Onları nasıl bırakıp gidecektim? Onları nasıl birbirlerine bırakacaktım, nasıl yalnız bırakacaktım? Gözlerimden damla damla akan yaşlar Onur'un yastığıyla buluşurken burnumu çekip yatakta doğruldum. Başımı dizlerimin üzerine kapatıp kendimi kendi kollarımla sardım. Ender bana da onlara da zarar vermeyecekti, tamam. Ama Ender beni bırakmayacaktı da. Ender beni bırakmazken ben onların hayatında kalamazdım... Her şeyi göze alarak onların hayatında olmaya devam edemezdim.

"Eee abi, şimdi ciddi ciddi normal hayatlarımıza mı dönüyoruz! Ne yapıyoruz, ne yapmamız gerekiyor normal insanlar nasıl yaşıyordu?" dedi Burak keyifle.

"Dünyanın en geç üniversiteye başlayan insanları olarak önce bir üniversiteye başlamamız gerek sanırım..."

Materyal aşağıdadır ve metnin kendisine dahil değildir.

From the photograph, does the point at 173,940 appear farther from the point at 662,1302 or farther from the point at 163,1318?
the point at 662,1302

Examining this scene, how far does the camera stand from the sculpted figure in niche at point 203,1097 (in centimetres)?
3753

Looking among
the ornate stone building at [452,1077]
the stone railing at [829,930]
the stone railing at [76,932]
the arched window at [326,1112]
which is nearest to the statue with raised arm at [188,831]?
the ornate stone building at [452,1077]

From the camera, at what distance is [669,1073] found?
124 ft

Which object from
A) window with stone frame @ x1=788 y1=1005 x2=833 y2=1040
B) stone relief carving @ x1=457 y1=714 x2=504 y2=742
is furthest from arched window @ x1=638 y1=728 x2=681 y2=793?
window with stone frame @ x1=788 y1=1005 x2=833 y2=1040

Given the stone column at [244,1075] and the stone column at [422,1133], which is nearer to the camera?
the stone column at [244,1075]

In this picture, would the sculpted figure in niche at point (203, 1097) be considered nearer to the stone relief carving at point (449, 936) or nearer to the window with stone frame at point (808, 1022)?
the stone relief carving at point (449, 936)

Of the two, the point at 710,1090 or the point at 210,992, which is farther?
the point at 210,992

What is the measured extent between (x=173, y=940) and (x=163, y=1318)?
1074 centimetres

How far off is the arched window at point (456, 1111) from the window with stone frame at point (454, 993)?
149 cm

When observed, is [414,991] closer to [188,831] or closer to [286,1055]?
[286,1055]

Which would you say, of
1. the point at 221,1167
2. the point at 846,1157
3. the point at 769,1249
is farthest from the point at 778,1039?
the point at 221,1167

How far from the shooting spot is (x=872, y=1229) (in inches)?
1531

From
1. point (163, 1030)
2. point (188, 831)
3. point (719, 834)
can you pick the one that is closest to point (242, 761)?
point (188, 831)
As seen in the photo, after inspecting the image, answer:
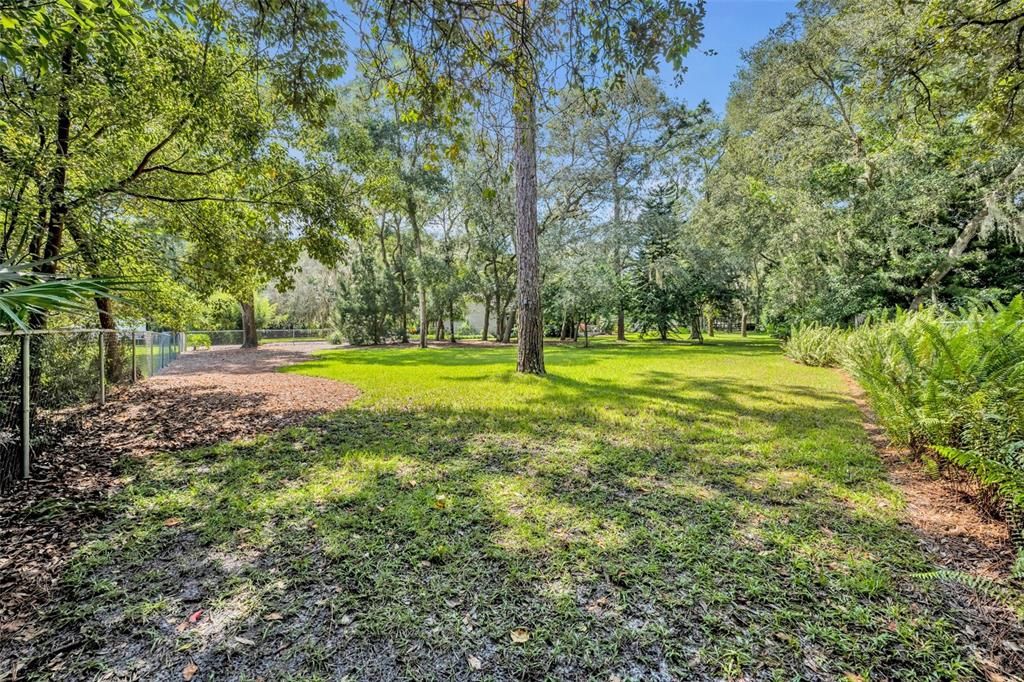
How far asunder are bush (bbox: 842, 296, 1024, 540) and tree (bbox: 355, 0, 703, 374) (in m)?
3.11

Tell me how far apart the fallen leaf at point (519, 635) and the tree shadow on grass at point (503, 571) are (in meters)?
0.03

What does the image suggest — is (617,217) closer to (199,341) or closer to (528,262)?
(528,262)

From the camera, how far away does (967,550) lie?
7.93 feet

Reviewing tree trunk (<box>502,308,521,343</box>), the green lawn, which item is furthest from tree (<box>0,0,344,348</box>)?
tree trunk (<box>502,308,521,343</box>)

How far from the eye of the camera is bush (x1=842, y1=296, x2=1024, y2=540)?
8.35 ft

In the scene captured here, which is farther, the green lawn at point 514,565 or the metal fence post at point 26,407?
the metal fence post at point 26,407

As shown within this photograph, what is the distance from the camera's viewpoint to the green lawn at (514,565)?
1702 mm

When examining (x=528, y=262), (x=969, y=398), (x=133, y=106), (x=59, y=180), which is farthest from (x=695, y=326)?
(x=59, y=180)

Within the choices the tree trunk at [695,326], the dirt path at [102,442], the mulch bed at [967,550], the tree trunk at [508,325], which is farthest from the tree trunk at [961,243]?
the tree trunk at [508,325]

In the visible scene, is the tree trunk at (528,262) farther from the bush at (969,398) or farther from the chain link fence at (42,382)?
the chain link fence at (42,382)

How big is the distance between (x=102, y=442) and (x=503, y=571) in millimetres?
4747

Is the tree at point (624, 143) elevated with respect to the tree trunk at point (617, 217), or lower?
elevated

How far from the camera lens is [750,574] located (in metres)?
2.21

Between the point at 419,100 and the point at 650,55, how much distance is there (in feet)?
7.03
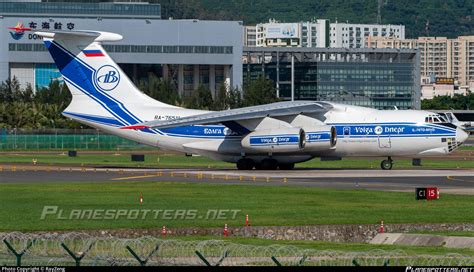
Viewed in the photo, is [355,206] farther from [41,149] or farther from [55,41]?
[41,149]

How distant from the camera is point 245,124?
7456 centimetres

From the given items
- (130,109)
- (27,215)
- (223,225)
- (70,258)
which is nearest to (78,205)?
(27,215)

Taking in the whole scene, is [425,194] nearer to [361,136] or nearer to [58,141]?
[361,136]

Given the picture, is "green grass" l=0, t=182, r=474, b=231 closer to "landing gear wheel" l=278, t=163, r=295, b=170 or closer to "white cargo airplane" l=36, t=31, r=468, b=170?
"white cargo airplane" l=36, t=31, r=468, b=170

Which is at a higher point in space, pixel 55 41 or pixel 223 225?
pixel 55 41

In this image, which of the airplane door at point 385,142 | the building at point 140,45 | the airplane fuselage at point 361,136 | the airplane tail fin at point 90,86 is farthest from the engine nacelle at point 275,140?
the building at point 140,45

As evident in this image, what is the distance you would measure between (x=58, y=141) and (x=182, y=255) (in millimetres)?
93481

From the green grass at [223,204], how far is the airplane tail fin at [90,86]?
15251mm

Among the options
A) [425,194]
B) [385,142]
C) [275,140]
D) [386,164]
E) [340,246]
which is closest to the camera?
[340,246]

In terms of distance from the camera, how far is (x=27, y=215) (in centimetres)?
4491

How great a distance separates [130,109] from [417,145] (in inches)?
712

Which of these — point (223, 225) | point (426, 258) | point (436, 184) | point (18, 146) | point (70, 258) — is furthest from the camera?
point (18, 146)

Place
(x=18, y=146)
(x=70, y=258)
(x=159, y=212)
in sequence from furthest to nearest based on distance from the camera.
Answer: (x=18, y=146)
(x=159, y=212)
(x=70, y=258)

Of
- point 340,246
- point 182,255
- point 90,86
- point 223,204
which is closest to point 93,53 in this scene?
point 90,86
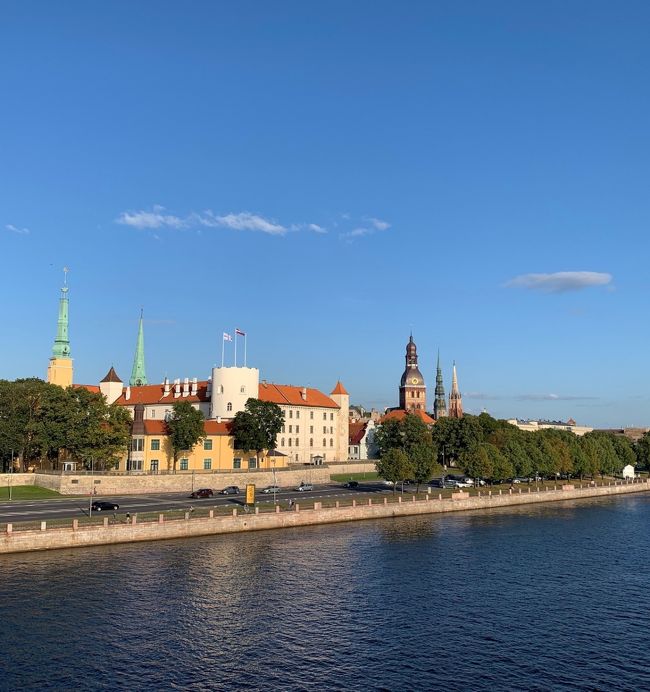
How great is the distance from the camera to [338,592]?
55.0 m

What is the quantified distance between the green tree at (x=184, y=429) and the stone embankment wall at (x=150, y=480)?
25.0ft

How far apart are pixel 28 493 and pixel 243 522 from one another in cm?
3631

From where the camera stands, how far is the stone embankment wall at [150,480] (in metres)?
99.8

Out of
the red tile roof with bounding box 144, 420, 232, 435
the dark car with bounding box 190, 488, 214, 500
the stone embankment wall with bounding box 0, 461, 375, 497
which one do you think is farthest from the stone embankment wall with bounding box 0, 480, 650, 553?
the red tile roof with bounding box 144, 420, 232, 435

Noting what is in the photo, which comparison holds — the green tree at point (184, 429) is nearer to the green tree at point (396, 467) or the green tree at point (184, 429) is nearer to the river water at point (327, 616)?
the green tree at point (396, 467)

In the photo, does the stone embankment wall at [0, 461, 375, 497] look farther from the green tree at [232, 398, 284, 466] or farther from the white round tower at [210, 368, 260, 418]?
the white round tower at [210, 368, 260, 418]

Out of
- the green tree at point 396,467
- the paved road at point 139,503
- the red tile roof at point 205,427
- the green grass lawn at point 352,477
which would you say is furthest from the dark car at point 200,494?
the green grass lawn at point 352,477

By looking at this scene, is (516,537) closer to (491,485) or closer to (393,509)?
(393,509)

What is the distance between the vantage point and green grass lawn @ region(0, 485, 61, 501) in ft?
310

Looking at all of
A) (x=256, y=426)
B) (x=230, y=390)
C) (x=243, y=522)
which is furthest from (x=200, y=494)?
(x=230, y=390)

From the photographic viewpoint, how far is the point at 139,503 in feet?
306

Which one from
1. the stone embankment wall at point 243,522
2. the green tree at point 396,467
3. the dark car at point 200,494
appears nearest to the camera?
the stone embankment wall at point 243,522

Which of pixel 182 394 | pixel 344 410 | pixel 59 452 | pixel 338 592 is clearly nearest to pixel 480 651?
pixel 338 592

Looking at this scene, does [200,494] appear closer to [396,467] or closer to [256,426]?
[256,426]
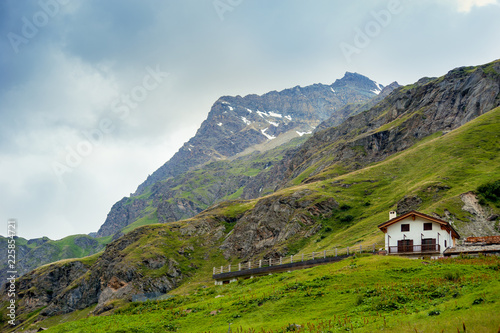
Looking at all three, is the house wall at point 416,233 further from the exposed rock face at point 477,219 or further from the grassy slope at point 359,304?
the exposed rock face at point 477,219

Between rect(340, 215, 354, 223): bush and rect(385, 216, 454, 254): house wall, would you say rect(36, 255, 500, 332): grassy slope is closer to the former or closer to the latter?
rect(385, 216, 454, 254): house wall

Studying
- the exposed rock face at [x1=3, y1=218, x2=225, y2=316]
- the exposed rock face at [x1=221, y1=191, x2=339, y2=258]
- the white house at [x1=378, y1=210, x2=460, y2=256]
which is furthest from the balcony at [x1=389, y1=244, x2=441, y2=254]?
the exposed rock face at [x1=3, y1=218, x2=225, y2=316]

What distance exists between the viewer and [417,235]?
212 ft

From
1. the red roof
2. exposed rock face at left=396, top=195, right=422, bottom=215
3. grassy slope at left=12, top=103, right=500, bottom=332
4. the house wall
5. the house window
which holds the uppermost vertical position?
exposed rock face at left=396, top=195, right=422, bottom=215

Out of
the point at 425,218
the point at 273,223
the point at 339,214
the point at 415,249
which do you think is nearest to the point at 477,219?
the point at 425,218

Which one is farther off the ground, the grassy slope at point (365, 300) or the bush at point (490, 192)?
the bush at point (490, 192)

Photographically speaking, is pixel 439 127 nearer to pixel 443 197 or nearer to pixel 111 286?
pixel 443 197

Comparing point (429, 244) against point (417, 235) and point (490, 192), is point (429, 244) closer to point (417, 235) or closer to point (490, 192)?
point (417, 235)

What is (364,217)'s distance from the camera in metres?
126

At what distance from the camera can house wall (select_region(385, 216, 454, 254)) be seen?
64062 mm

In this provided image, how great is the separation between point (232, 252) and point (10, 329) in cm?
12438

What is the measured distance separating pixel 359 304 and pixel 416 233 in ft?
120

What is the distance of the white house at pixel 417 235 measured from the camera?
208 ft

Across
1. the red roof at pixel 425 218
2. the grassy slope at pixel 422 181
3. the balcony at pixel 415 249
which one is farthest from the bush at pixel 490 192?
the balcony at pixel 415 249
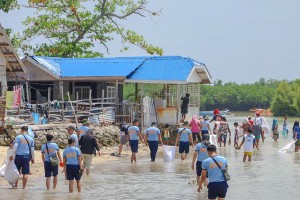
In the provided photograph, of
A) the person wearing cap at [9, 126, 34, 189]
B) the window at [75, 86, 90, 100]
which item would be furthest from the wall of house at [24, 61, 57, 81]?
the person wearing cap at [9, 126, 34, 189]

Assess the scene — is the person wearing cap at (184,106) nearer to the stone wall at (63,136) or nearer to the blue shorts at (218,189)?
the stone wall at (63,136)

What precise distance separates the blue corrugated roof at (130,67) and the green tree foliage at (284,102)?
7216cm

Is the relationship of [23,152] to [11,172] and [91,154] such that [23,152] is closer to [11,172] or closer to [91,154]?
[11,172]

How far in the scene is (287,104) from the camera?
107125 millimetres

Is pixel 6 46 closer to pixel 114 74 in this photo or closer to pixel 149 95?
pixel 114 74

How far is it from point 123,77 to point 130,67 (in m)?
1.15

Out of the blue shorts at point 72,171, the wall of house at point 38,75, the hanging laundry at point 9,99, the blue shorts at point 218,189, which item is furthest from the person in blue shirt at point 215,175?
the wall of house at point 38,75

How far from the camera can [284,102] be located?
107562 mm

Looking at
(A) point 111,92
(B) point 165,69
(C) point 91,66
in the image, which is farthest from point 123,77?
(A) point 111,92

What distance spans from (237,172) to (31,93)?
17.1 metres

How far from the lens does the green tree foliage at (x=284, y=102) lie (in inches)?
4190

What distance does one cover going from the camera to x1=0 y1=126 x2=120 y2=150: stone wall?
27.1m

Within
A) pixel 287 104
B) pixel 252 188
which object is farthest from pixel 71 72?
pixel 287 104

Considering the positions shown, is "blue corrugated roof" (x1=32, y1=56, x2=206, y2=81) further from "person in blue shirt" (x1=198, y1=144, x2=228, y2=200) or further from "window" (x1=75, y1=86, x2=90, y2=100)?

"Dördümüz..." dedi Onur kararlı sesiyle, "Aynı okulda, aynı sınıfta..."

"Tabi ki abi! Ayrılmak söz konusu bile değil. Ama ne okuyacağız, hangi bölümü okusak? Tıp mı okusak? Baya iç içeyiz tıbbi vakalarla baksana..." Burak'ın cümlesine kendime engel olamayıp gözyaşlarımın arasında güldüğümde Mert'in sesini duydum,

"Aynen abi böyle kafalarına göre dağıtıyorlar bölümleri. Gidiyorsun istediğin üniversiteye 'Ben tıp okumak istiyorum.' diyorsun. Hemen alıyorlar seni. 'Ooo Burak Bey hoş geldiniz, ne demek, hemen sizi tıp bölümüne alıyoruz buyurun!' diyorlar."

"Ne? Cidden mi?"

Burak'ın cümlesine dayanamayıp sessizce bir kahkaha attığımda içeriden şaşkın bir ses daha geldi.

"Zeynep mi güldü bana mı öyle geldi?" dedi Onur şok içinde.

"Hem ağlıyor hem gülüyor gibi bir ses geldi valla!"

Yataktan kalkıp burnumu çeke çeke odanın kapısını açıp odadan çıktığım an direkt yanlarında buldum kendimi. Bana şaşkın gözlerle bakıyorlardı. Gözyaşlarımı silerek burnumu çeke çeke Onur'un yanına oturduğumda yeni bir canlı türü keşfetmiş gibi beni inceliyorlardı.

"Eee sürekli bakacak mısınız bana böyle?"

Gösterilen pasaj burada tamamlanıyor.